● **Texto base**
+---+

Los mercados financieros son
impredecibles. El significado de la oración anterior es difícil de entender,
pero implica que quienes invierten allí desconocen si y cuando, una acción en
particular, o el mercado en general, van a subir o bajar. Los últimos nueve
años estar en el mercado ha sido una fiesta, casi todo ha subido, y lo ha hecho
hasta el punto en que, de acuerdo con algunas medidas, las acciones están
caras. Pero aunque los precios estén altos, pueden seguir subiendo, como en una
burbuja especulativa. Y quizá eso esté a punto de pasar.
Luego de alcanzar un fondo terrible en el
año 2009, tras la espantosa crisis financiera de 2008-2009, los mercados
comenzaron a recuperarse y a despegar. Nueve años después su ascenso no se ha
detenido, y el perfil del mercado muestra algunas señales que sugieren la
entrada en una burbuja especulativa.
El año pasado por ejemplo, los índices de
Wall Street (el Dow, el S&P 500, el Nasdaq), tuvieron cierres positivos en
todos y cada uno de los meses del 2017. Este año que recién inicia ha
atestiguado el entusiasmo en todos los sectores, impulsados por un continuado
crecimiento económico y el regalo de Trump a las grandes corporaciones con su
reforma impositiva. Los mercados han subido ocho de las primeras nueve
sesiones. Los mercados ya no caen.
Los indicadores que miden la volatilidad
del mercado (como el VIX) están en mínimos desde el 2008, justo antes de que la
burbuja inmobiliaria estallara, y este sea quizá el indicador de que un tufo a
burbuja especulativa pareciera estarse regando por el mercado.

+---+

● **Registros almacenados**
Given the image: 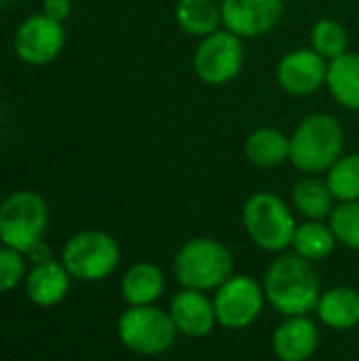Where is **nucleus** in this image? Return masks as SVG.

+---+

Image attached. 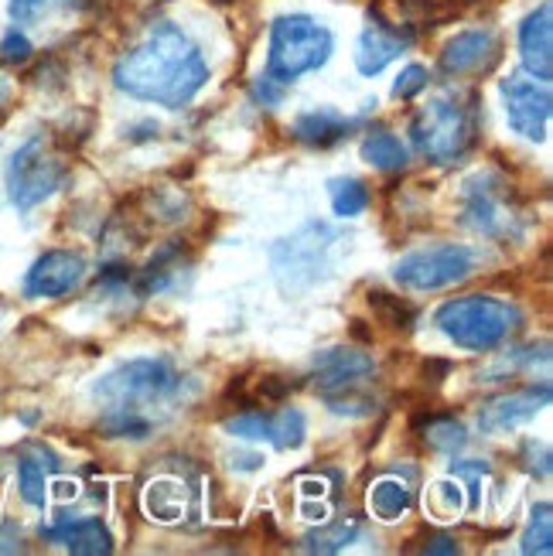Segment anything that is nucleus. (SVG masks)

+---+

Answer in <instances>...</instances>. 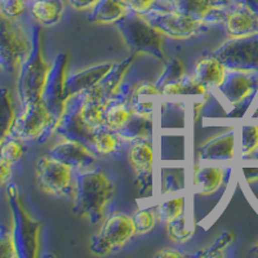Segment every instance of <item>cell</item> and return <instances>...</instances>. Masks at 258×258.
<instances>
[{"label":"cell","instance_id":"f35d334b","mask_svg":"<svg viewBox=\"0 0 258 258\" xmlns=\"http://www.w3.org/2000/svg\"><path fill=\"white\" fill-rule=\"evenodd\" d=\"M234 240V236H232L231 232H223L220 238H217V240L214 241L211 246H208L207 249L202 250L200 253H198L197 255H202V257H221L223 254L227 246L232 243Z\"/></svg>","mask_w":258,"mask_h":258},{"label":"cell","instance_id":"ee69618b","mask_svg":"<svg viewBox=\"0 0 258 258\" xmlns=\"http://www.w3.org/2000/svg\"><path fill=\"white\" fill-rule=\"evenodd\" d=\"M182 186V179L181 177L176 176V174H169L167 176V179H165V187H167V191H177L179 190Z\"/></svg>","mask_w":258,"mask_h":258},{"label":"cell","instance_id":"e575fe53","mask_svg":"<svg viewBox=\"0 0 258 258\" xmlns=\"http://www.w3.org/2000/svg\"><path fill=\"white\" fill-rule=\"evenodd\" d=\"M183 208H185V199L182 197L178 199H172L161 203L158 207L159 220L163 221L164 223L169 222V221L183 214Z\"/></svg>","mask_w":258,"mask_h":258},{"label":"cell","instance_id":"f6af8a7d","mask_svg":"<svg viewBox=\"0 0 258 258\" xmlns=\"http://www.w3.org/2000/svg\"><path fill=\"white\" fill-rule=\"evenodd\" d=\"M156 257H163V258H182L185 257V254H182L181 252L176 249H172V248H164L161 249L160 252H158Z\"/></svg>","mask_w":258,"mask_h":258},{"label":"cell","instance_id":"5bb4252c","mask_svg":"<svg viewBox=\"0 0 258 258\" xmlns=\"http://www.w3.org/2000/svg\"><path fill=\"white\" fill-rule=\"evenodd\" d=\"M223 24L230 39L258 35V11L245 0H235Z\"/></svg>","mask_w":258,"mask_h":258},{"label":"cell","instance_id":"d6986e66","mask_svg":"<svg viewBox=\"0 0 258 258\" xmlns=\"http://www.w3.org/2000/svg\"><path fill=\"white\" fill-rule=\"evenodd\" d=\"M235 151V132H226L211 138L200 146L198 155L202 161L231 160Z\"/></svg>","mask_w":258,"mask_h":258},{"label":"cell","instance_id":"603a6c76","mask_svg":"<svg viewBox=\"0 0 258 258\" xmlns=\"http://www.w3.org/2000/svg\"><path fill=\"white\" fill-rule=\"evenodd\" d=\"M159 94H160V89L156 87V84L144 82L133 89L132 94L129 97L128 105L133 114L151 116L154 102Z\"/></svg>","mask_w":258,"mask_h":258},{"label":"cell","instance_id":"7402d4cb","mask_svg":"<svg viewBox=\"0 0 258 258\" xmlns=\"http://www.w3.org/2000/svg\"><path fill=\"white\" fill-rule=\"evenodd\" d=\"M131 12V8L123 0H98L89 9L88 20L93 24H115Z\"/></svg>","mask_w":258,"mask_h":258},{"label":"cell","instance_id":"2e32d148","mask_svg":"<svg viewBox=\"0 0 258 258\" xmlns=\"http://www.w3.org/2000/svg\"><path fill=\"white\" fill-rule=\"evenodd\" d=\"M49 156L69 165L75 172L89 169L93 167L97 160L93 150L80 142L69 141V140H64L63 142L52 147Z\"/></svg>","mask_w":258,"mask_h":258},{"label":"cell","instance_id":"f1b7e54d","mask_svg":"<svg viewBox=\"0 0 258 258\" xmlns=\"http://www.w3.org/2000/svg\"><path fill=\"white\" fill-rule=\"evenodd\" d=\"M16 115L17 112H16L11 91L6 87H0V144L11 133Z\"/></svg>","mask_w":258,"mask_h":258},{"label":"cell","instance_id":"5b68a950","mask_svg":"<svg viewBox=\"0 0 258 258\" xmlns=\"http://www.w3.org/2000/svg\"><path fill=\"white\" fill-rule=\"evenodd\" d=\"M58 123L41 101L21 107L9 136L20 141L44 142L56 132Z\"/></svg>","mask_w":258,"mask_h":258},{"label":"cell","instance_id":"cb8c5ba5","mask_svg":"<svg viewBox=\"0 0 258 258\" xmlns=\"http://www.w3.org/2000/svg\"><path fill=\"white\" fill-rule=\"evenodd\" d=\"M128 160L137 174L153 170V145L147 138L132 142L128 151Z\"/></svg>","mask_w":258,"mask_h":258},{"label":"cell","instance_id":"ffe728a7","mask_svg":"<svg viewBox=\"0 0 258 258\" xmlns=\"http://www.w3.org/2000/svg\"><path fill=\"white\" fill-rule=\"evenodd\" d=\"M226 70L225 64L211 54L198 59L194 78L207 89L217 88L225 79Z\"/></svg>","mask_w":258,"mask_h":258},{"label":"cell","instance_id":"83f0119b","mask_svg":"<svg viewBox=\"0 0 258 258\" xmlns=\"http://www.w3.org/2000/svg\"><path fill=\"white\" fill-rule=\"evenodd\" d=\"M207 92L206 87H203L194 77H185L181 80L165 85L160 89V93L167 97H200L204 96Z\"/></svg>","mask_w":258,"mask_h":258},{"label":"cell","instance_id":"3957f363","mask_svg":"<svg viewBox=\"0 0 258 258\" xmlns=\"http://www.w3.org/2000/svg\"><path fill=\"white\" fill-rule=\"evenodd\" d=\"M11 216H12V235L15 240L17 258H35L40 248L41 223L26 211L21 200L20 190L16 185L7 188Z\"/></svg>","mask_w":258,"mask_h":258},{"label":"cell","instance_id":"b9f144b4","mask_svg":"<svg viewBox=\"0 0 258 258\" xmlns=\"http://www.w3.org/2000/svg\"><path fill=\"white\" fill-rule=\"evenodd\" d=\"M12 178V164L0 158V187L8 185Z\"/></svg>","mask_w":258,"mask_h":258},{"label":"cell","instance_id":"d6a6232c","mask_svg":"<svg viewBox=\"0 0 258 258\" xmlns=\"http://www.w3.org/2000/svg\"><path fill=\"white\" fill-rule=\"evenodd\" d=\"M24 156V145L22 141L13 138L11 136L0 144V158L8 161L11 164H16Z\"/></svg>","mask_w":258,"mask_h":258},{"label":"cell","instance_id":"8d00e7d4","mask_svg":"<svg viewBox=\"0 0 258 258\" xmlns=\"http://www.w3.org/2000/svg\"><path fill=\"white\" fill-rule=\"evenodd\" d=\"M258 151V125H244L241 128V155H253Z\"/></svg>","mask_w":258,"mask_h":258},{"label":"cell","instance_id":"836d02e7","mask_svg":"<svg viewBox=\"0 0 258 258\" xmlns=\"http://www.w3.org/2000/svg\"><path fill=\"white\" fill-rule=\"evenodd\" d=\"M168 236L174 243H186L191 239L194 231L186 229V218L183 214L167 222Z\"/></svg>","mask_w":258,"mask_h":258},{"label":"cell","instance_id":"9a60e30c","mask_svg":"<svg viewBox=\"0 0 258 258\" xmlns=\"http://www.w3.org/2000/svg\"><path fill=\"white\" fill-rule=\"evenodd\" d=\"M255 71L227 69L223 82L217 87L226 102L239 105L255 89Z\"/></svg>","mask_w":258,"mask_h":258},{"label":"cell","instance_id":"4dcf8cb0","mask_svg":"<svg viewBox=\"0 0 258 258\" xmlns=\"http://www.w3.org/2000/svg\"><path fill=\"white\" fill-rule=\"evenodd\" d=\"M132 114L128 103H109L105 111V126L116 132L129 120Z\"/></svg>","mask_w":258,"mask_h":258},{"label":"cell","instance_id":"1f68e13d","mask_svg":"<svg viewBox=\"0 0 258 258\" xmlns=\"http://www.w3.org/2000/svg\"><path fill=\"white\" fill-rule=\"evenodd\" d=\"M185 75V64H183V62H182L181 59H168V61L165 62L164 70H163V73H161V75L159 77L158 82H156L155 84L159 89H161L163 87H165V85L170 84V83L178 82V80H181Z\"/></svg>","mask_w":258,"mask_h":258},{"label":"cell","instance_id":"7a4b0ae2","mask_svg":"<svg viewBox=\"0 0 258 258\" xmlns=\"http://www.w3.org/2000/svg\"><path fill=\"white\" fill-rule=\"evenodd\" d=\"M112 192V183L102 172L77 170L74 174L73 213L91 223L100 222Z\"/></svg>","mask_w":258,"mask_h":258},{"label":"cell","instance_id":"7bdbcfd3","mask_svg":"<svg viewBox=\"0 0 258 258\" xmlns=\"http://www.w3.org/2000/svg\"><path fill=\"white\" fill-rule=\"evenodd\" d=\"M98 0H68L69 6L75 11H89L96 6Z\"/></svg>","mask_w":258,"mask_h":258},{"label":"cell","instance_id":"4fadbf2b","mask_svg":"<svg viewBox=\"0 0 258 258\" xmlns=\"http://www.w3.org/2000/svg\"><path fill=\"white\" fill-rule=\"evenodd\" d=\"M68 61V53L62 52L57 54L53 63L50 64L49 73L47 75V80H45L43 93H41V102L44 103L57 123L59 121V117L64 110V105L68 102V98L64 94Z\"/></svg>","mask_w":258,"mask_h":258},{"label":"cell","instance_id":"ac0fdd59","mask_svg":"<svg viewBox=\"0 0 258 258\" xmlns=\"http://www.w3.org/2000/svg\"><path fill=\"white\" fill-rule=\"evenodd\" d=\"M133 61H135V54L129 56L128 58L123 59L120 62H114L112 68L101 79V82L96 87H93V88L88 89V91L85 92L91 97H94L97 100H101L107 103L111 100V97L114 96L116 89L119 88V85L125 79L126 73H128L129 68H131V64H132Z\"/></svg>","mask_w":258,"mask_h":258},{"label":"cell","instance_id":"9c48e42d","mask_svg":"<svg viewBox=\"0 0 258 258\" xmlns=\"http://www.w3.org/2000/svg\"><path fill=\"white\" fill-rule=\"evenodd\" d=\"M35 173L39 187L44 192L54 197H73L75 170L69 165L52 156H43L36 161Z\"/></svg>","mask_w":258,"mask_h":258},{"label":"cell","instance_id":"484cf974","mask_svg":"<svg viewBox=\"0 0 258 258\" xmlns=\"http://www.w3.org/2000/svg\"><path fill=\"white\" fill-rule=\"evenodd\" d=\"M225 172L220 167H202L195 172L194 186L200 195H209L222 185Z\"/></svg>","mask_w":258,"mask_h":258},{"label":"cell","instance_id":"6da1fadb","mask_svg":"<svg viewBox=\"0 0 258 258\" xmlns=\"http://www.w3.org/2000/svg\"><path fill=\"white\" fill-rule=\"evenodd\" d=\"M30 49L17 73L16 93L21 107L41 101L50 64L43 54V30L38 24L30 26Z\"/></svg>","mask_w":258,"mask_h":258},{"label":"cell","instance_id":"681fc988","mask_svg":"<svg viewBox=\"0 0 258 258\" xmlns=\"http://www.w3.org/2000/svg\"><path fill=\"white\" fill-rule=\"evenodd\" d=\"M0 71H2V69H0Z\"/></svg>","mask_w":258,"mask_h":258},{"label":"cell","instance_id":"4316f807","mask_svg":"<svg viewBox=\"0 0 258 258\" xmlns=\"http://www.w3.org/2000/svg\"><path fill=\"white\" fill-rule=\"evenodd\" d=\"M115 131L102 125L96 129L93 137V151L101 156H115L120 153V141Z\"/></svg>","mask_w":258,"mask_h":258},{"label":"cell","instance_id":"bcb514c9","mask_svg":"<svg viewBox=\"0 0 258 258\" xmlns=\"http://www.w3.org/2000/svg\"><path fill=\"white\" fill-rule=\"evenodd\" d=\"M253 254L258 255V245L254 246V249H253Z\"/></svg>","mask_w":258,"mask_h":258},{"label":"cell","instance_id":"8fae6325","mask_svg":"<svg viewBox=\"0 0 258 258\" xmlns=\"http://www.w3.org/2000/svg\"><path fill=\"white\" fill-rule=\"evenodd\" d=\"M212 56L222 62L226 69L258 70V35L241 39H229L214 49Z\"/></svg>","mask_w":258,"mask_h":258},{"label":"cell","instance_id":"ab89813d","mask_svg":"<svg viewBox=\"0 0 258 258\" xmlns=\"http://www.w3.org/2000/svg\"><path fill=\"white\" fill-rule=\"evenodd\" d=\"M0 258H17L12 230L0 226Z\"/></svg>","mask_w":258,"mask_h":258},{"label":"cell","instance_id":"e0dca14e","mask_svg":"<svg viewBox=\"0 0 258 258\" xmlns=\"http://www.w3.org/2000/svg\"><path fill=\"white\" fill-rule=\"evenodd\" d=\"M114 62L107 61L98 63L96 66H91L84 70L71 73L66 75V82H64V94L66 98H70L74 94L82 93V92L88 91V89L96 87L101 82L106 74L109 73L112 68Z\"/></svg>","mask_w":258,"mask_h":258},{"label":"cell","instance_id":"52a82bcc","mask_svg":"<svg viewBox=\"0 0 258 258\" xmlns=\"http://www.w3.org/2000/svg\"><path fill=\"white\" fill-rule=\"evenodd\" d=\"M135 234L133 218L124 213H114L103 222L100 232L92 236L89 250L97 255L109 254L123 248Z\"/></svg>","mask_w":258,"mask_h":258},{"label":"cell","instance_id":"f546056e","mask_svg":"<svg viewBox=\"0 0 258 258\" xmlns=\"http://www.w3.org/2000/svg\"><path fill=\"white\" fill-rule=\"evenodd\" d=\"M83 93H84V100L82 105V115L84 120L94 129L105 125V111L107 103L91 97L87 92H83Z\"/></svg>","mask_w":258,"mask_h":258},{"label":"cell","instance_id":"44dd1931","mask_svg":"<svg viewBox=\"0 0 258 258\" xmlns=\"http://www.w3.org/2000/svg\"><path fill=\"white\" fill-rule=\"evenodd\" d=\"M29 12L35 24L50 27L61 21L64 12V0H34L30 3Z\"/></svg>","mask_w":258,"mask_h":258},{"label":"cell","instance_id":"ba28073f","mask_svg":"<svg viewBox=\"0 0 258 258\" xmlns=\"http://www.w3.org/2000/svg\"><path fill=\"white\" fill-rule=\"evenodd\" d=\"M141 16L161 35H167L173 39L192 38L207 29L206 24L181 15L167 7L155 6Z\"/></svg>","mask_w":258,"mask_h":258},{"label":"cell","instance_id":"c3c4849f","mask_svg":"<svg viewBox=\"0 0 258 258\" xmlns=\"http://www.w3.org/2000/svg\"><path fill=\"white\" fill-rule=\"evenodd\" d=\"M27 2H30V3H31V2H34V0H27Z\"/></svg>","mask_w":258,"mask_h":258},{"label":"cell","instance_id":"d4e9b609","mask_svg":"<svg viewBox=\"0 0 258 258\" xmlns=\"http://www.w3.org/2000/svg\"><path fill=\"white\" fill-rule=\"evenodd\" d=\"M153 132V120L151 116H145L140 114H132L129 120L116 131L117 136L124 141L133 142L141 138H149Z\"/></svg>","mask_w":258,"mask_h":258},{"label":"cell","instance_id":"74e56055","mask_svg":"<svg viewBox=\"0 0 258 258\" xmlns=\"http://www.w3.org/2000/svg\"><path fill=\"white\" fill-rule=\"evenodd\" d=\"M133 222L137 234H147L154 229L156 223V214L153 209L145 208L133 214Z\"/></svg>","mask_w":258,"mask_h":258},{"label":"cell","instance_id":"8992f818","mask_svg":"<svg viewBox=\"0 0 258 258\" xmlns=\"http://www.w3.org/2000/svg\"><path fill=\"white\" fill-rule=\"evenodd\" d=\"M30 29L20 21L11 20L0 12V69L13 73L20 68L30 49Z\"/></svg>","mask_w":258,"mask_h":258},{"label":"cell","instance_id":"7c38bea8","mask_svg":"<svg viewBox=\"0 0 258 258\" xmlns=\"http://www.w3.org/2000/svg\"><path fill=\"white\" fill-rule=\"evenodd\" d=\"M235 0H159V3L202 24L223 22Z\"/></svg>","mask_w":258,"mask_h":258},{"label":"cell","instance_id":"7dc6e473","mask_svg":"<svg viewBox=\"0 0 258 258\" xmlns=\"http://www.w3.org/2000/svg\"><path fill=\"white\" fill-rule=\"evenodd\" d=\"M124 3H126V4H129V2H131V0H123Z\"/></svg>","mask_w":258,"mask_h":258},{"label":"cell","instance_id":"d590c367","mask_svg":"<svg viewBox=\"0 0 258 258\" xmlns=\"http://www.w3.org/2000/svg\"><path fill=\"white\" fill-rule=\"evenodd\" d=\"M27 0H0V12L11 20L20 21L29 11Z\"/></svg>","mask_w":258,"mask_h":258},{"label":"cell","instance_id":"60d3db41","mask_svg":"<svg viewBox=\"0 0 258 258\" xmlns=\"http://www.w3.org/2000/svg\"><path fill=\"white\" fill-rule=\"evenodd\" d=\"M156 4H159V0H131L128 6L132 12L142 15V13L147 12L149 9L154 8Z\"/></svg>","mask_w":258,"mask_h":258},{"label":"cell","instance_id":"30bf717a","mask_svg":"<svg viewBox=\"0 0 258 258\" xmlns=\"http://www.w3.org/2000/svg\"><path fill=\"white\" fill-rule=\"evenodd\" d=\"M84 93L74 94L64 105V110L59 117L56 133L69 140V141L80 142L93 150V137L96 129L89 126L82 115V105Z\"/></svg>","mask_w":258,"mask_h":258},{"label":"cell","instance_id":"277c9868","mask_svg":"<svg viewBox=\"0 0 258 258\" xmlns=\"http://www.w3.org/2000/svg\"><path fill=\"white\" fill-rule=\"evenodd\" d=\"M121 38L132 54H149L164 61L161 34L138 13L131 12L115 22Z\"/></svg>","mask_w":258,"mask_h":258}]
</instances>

+---+

● **Ejercicio escrito 1**
Responda a partir del texto sobre los mercados financieros:
(a) ¿En qué año alcanzaron los mercados un fondo terrible?
(b) ¿En cuántas de las primeras nueve sesiones del año han subido los mercados?
(c) ¿Desde qué año están en mínimos los indicadores que miden la volatilidad del mercado?
● **Ejercicio escrito 2**
Transcriba sin cambios el fragmento del texto sobre los mercados financieros que va desde "Luego de alcanzar" hasta "ya no caen.", ambos incluidos.
● **Ejercicio escrito 3**
Enumere todos los índices de Wall Street que se nombran en el texto sobre los mercados financieros.
Para resolver, consulte únicamente el texto sobre los mercados financieros.

● **Resultado correcto 1**
(a) En 2009.
(b) En ocho.
(c) Desde 2008.

● **Resultado correcto 2**
Luego de alcanzar un fondo terrible en el
año 2009, tras la espantosa crisis financiera de 2008-2009, los mercados
comenzaron a recuperarse y a despegar. Nueve años después su ascenso no se ha
detenido, y el perfil del mercado muestra algunas señales que sugieren la
entrada en una burbuja especulativa.
El año pasado por ejemplo, los índices de
Wall Street (el Dow, el S&P 500, el Nasdaq), tuvieron cierres positivos en
todos y cada uno de los meses del 2017. Este año que recién inicia ha
atestiguado el entusiasmo en todos los sectores, impulsados por un continuado
crecimiento económico y el regalo de Trump a las grandes corporaciones con su
reforma impositiva. Los mercados han subido ocho de las primeras nueve
sesiones. Los mercados ya no caen.

● **Resultado correcto 3**
El Dow, el S&P 500 y el Nasdaq.